* [The problem] Edit the data below so that every instance of "paved path" becomes "gravel walkway", leaving all other text unchanged.

Scene-based reasoning data:
--- --- ---

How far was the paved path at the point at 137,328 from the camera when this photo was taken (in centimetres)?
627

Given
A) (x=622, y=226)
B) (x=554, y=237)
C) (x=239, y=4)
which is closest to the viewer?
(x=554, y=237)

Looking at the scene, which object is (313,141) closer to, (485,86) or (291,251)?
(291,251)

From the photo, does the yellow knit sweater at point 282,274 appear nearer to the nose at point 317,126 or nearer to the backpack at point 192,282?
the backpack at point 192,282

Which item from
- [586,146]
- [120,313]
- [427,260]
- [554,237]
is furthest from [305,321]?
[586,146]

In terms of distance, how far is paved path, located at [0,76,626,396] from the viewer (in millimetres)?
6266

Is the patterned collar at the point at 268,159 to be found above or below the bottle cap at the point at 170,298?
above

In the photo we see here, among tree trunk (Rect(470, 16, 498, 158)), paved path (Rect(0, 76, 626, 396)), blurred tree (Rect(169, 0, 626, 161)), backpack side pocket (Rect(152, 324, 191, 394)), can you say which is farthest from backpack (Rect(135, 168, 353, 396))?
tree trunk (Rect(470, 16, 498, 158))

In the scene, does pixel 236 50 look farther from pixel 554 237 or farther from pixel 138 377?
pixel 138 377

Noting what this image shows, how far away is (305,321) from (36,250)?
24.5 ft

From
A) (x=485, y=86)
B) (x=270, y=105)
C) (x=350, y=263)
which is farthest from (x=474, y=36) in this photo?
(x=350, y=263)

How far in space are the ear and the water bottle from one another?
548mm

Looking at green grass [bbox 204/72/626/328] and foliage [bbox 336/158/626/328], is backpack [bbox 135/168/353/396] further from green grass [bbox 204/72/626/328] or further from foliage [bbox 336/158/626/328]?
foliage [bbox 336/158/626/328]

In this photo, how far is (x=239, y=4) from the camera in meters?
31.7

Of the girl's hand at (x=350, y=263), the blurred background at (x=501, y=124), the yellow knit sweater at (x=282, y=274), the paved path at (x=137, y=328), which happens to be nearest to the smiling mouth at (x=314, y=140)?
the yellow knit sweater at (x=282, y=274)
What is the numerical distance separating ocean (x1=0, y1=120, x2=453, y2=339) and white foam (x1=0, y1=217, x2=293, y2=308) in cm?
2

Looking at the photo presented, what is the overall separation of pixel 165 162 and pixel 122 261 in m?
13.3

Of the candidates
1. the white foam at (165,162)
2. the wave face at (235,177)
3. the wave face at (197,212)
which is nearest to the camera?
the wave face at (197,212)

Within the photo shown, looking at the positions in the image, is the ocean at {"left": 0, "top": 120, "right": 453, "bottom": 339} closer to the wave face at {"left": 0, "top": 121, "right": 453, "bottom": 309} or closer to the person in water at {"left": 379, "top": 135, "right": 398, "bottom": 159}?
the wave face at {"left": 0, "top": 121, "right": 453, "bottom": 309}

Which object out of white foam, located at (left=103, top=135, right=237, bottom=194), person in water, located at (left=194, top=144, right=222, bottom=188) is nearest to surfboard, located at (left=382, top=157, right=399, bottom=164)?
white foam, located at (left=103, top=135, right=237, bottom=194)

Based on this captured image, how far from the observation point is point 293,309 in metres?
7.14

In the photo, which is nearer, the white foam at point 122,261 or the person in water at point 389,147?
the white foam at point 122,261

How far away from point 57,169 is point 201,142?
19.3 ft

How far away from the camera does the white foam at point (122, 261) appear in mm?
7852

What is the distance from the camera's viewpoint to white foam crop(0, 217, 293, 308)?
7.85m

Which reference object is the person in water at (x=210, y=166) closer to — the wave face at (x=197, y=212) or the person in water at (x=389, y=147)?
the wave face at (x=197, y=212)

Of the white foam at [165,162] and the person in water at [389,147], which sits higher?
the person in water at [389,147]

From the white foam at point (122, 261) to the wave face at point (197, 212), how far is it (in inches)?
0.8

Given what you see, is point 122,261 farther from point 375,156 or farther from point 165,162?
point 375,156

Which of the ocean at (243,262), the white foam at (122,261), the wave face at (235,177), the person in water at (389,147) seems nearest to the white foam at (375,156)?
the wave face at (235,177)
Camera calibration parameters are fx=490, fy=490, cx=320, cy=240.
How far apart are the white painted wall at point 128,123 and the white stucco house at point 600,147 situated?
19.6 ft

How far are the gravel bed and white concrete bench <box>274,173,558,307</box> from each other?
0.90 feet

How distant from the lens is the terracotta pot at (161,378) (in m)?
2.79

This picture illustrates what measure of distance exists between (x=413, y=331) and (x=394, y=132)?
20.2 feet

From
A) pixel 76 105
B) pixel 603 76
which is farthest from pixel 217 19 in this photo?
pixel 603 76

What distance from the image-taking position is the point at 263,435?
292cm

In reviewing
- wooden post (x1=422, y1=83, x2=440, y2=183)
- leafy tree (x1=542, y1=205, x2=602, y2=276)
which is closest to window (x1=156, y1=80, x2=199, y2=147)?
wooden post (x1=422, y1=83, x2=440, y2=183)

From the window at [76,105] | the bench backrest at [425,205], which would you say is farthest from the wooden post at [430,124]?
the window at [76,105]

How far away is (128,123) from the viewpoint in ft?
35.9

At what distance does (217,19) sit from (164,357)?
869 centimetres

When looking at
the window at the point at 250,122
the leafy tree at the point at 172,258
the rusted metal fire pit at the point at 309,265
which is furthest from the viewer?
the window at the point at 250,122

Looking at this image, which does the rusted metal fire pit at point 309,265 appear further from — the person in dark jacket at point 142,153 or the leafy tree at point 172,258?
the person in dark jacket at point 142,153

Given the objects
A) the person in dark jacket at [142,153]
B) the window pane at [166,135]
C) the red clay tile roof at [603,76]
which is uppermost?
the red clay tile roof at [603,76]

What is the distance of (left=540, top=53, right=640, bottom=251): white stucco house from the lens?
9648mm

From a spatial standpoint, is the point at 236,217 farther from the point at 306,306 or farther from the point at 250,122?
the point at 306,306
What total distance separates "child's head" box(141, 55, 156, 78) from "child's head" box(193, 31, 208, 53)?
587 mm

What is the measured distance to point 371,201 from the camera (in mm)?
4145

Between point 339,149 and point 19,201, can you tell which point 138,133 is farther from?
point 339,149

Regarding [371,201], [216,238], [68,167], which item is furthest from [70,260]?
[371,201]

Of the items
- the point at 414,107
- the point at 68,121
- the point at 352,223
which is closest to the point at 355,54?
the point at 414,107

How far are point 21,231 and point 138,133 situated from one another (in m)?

--- --- ---

* [Written answer]
How far was the gravel walkway at the point at 137,328 from the camera when this photo was taken (in centimetres)?
627

Given
A) (x=622, y=226)
B) (x=554, y=237)
C) (x=239, y=4)
which is closest to the viewer?
(x=554, y=237)

Looking at the scene, which object is (313,141) closer to, (485,86) or (291,251)?
(291,251)

From the photo, does the yellow knit sweater at point 282,274 appear nearer to the nose at point 317,126 or nearer to the backpack at point 192,282?
the backpack at point 192,282

Which item from
- [586,146]
- [120,313]
- [427,260]
- [554,237]
is furthest from [305,321]?
[586,146]

In terms of distance, how far is gravel walkway, located at [0,76,626,396] from the viewer (in millimetres)?
6266

Is the patterned collar at the point at 268,159 to be found above or below the bottle cap at the point at 170,298?
above

In the photo we see here, among tree trunk (Rect(470, 16, 498, 158)), gravel walkway (Rect(0, 76, 626, 396)), blurred tree (Rect(169, 0, 626, 161)), backpack side pocket (Rect(152, 324, 191, 394)), can you say which is farthest from backpack (Rect(135, 168, 353, 396))?
tree trunk (Rect(470, 16, 498, 158))

In the scene, does pixel 236 50 look farther from pixel 554 237 or farther from pixel 138 377?
pixel 138 377

Noting what this image shows, how far away is (305,321) from (36,250)?
24.5 ft

From
A) (x=485, y=86)
B) (x=270, y=105)
C) (x=350, y=263)
which is farthest from (x=474, y=36) in this photo?
(x=350, y=263)

How far in space are the ear and the water bottle from one another?
548mm

Looking at green grass [bbox 204/72/626/328] and foliage [bbox 336/158/626/328], is backpack [bbox 135/168/353/396] further from green grass [bbox 204/72/626/328] or further from foliage [bbox 336/158/626/328]?
foliage [bbox 336/158/626/328]

In this photo, how far is (x=239, y=4) from the camera in meters?
31.7

Of the girl's hand at (x=350, y=263), the blurred background at (x=501, y=124), the yellow knit sweater at (x=282, y=274), the gravel walkway at (x=137, y=328), which happens to be nearest to the smiling mouth at (x=314, y=140)?
the yellow knit sweater at (x=282, y=274)
What is the numerical distance separating ocean (x1=0, y1=120, x2=453, y2=339) and white foam (x1=0, y1=217, x2=293, y2=308) in cm?
2

Looking at the photo presented, what is the overall separation of pixel 165 162 and pixel 122 261 in m?
13.3

Of the candidates
1. the white foam at (165,162)
2. the wave face at (235,177)
3. the wave face at (197,212)
which is nearest to the camera?
the wave face at (197,212)

Within the photo shown, looking at the positions in the image, is the ocean at {"left": 0, "top": 120, "right": 453, "bottom": 339} closer to the wave face at {"left": 0, "top": 121, "right": 453, "bottom": 309} or closer to the person in water at {"left": 379, "top": 135, "right": 398, "bottom": 159}?
the wave face at {"left": 0, "top": 121, "right": 453, "bottom": 309}

Which object out of white foam, located at (left=103, top=135, right=237, bottom=194), person in water, located at (left=194, top=144, right=222, bottom=188) is nearest to surfboard, located at (left=382, top=157, right=399, bottom=164)?
white foam, located at (left=103, top=135, right=237, bottom=194)

Based on this captured image, how far from the observation point is point 293,309 in metres?
7.14

In the photo, which is nearer, the white foam at point 122,261 or the person in water at point 389,147?
the white foam at point 122,261

How far away from point 57,169 is point 201,142?
19.3 ft

How far away from the camera does the white foam at point (122, 261) appear in mm?
7852

What is the distance from the camera's viewpoint to white foam crop(0, 217, 293, 308)?
7.85m

Which reference object is the person in water at (x=210, y=166) closer to — the wave face at (x=197, y=212) or the person in water at (x=389, y=147)?
the wave face at (x=197, y=212)

Of the white foam at [165,162] and the person in water at [389,147], which sits higher?
the person in water at [389,147]

From the white foam at point (122, 261) to the wave face at point (197, 212), how far is it (in inches)?
0.8

Given what you see, is point 122,261 farther from point 375,156 or farther from point 165,162?
point 375,156

Which of the ocean at (243,262), the white foam at (122,261), the wave face at (235,177), the person in water at (389,147) seems nearest to the white foam at (375,156)?
the wave face at (235,177)
Camera calibration parameters are fx=490, fy=490, cx=320, cy=240.
How far apart are the white painted wall at point 128,123 and the white stucco house at point 600,147 situated?
19.6 ft

How far are the gravel bed and white concrete bench <box>274,173,558,307</box> from each other?
0.90 feet

How distant from the lens is the terracotta pot at (161,378) (in m)?
2.79

This picture illustrates what measure of distance exists between (x=413, y=331) and (x=394, y=132)?
20.2 feet

From
A) pixel 76 105
B) pixel 603 76
which is farthest from pixel 217 19 in this photo?
pixel 603 76

What distance from the image-taking position is the point at 263,435?
292cm

In reviewing
- wooden post (x1=422, y1=83, x2=440, y2=183)
- leafy tree (x1=542, y1=205, x2=602, y2=276)
which is closest to window (x1=156, y1=80, x2=199, y2=147)?
wooden post (x1=422, y1=83, x2=440, y2=183)

From the window at [76,105] | the bench backrest at [425,205], which would you say is farthest from the wooden post at [430,124]?
the window at [76,105]

How far away is (128,123) from the viewpoint in ft?
35.9

At what distance does (217,19) sit from (164,357)?
869 centimetres

When looking at
the window at the point at 250,122
the leafy tree at the point at 172,258
the rusted metal fire pit at the point at 309,265
which is furthest from the viewer?
the window at the point at 250,122

Looking at this image, which does the rusted metal fire pit at point 309,265 appear further from — the person in dark jacket at point 142,153 or the leafy tree at point 172,258?
the person in dark jacket at point 142,153

Given the objects
A) the person in dark jacket at [142,153]
B) the window pane at [166,135]
C) the red clay tile roof at [603,76]
which is uppermost?
the red clay tile roof at [603,76]

What is the distance of (left=540, top=53, right=640, bottom=251): white stucco house from the lens?
9648mm

From a spatial standpoint, is the point at 236,217 farther from the point at 306,306 or farther from the point at 250,122?
the point at 306,306
What total distance separates "child's head" box(141, 55, 156, 78) from "child's head" box(193, 31, 208, 53)?
587 mm

What is the measured distance to point 371,201 from the camera (in mm)?
4145

Between point 339,149 and point 19,201, can you tell which point 138,133 is farther from?
point 339,149

Regarding [371,201], [216,238], [68,167], which item is furthest from [70,260]?
[371,201]

Of the items
- the point at 414,107
- the point at 68,121
- the point at 352,223
which is closest to the point at 355,54?
the point at 414,107

How far are point 21,231 and point 138,133 situated from one another (in m)?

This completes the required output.